-- DATA EXTRACTS follows --

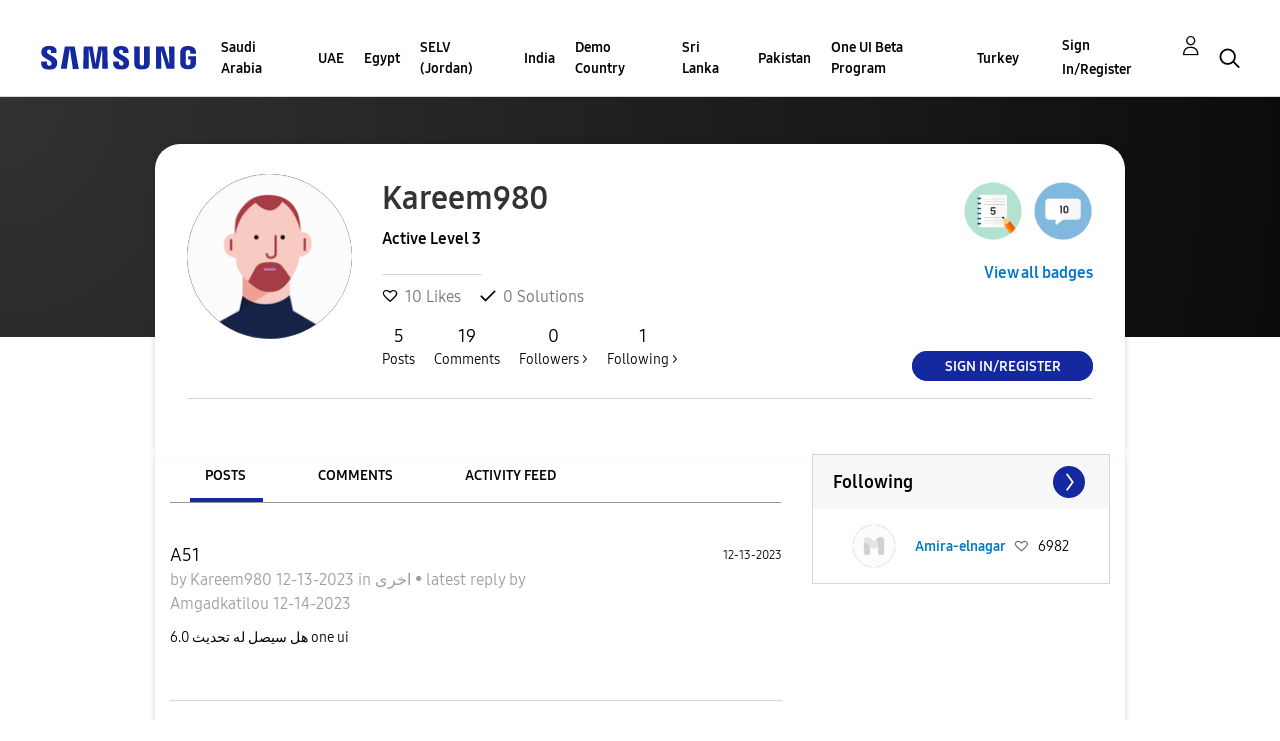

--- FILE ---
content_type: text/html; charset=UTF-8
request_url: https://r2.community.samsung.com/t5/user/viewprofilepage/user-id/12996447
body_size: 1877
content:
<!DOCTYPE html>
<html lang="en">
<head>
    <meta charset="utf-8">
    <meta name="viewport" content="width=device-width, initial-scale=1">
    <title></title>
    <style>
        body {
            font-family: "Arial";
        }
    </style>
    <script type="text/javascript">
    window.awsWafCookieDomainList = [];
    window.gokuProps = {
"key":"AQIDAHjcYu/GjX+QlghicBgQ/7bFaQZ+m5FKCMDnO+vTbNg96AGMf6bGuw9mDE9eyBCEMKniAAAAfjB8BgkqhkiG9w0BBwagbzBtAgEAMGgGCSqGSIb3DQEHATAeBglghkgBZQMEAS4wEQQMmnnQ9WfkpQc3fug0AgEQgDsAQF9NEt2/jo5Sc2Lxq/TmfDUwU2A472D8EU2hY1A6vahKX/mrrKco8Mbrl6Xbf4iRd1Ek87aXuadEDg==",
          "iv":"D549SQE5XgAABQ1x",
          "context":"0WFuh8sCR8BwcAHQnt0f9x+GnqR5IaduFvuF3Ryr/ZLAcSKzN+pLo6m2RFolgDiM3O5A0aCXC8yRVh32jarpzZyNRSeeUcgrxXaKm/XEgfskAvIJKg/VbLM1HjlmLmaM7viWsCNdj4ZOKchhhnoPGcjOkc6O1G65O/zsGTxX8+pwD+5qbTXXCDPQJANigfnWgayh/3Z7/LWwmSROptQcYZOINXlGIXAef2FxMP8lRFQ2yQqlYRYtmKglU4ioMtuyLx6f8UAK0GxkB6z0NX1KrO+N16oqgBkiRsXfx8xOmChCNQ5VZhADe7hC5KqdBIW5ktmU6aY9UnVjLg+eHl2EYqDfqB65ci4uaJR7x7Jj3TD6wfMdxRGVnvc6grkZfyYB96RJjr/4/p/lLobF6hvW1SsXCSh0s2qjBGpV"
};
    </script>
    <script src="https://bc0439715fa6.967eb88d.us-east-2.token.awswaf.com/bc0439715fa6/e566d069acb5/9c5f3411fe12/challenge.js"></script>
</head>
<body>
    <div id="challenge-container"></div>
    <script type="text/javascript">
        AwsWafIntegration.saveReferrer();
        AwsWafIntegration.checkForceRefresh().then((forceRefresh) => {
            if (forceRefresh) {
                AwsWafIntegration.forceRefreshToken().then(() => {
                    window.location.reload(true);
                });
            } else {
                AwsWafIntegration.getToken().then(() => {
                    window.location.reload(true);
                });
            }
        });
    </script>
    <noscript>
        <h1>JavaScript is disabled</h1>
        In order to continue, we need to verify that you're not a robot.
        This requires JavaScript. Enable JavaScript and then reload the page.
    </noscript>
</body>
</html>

-- DATA EXTRACTS concluded --

--- PROBLEM TO WORK ON ---
When you write out the material above, keep every line exact and drop each picture.

--- ANSWER BELOW ---
--- FILE ---
content_type: text/html; charset=UTF-8
request_url: https://r2.community.samsung.com/t5/user/viewprofilepage/user-id/12996447
body_size: 1877
content:
<!DOCTYPE html>
<html lang="en">
<head>
    <meta charset="utf-8">
    <meta name="viewport" content="width=device-width, initial-scale=1">
    <title></title>
    <style>
        body {
            font-family: "Arial";
        }
    </style>
    <script type="text/javascript">
    window.awsWafCookieDomainList = [];
    window.gokuProps = {
"key":"AQIDAHjcYu/GjX+QlghicBgQ/7bFaQZ+m5FKCMDnO+vTbNg96AGMf6bGuw9mDE9eyBCEMKniAAAAfjB8BgkqhkiG9w0BBwagbzBtAgEAMGgGCSqGSIb3DQEHATAeBglghkgBZQMEAS4wEQQMmnnQ9WfkpQc3fug0AgEQgDsAQF9NEt2/jo5Sc2Lxq/TmfDUwU2A472D8EU2hY1A6vahKX/mrrKco8Mbrl6Xbf4iRd1Ek87aXuadEDg==",
          "iv":"D549SQE5XgAABQ1x",
          "context":"0WFuh8sCR8BwcAHQnt0f9x+GnqR5IaduFvuF3Ryr/ZLAcSKzN+pLo6m2RFolgDiM3O5A0aCXC8yRVh32jarpzZyNRSeeUcgrxXaKm/XEgfskAvIJKg/VbLM1HjlmLmaM7viWsCNdj4ZOKchhhnoPGcjOkc6O1G65O/zsGTxX8+pwD+5qbTXXCDPQJANigfnWgayh/3Z7/LWwmSROptQcYZOINXlGIXAef2FxMP8lRFQ2yQqlYRYtmKglU4ioMtuyLx6f8UAK0GxkB6z0NX1KrO+N16oqgBkiRsXfx8xOmChCNQ5VZhADe7hC5KqdBIW5ktmU6aY9UnVjLg+eHl2EYqDfqB65ci4uaJR7x7Jj3TD6wfMdxRGVnvc6grkZfyYB96RJjr/4/p/lLobF6hvW1SsXCSh0s2qjBGpV"
};
    </script>
    <script src="https://bc0439715fa6.967eb88d.us-east-2.token.awswaf.com/bc0439715fa6/e566d069acb5/9c5f3411fe12/challenge.js"></script>
</head>
<body>
    <div id="challenge-container"></div>
    <script type="text/javascript">
        AwsWafIntegration.saveReferrer();
        AwsWafIntegration.checkForceRefresh().then((forceRefresh) => {
            if (forceRefresh) {
                AwsWafIntegration.forceRefreshToken().then(() => {
                    window.location.reload(true);
                });
            } else {
                AwsWafIntegration.getToken().then(() => {
                    window.location.reload(true);
                });
            }
        });
    </script>
    <noscript>
        <h1>JavaScript is disabled</h1>
        In order to continue, we need to verify that you're not a robot.
        This requires JavaScript. Enable JavaScript and then reload the page.
    </noscript>
</body>
</html>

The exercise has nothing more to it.